* [RECORDS SUPPLIED]:
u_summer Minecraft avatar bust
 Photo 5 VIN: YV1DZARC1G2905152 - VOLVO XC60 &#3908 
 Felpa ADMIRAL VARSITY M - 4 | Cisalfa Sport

--

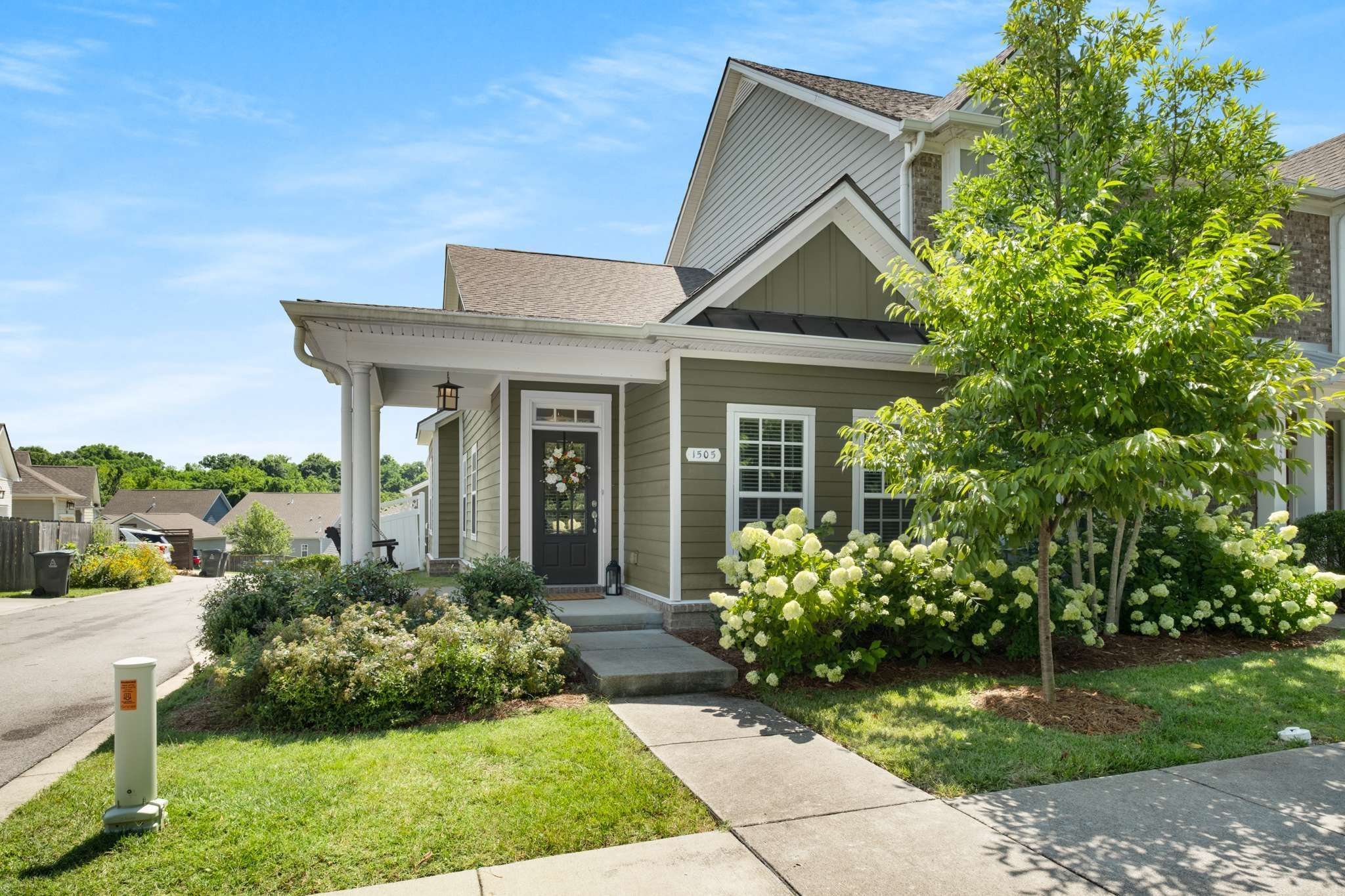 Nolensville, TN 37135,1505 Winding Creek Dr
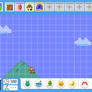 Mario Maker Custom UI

* [YOUR GOAL]:
Reproduce exactly the section above that begins at the line containing "u_summer Minecraft avatar bust" and ends at the line containing "Felpa ADMIRAL VARSITY M - 4 | Cisalfa Sport", leaving out all other lines.

* [SOLUTION]:
u_summer Minecraft avatar bust
 Photo 5 VIN: YV1DZARC1G2905152 - VOLVO XC60 &#3908 
 Felpa ADMIRAL VARSITY M - 4 | Cisalfa Sport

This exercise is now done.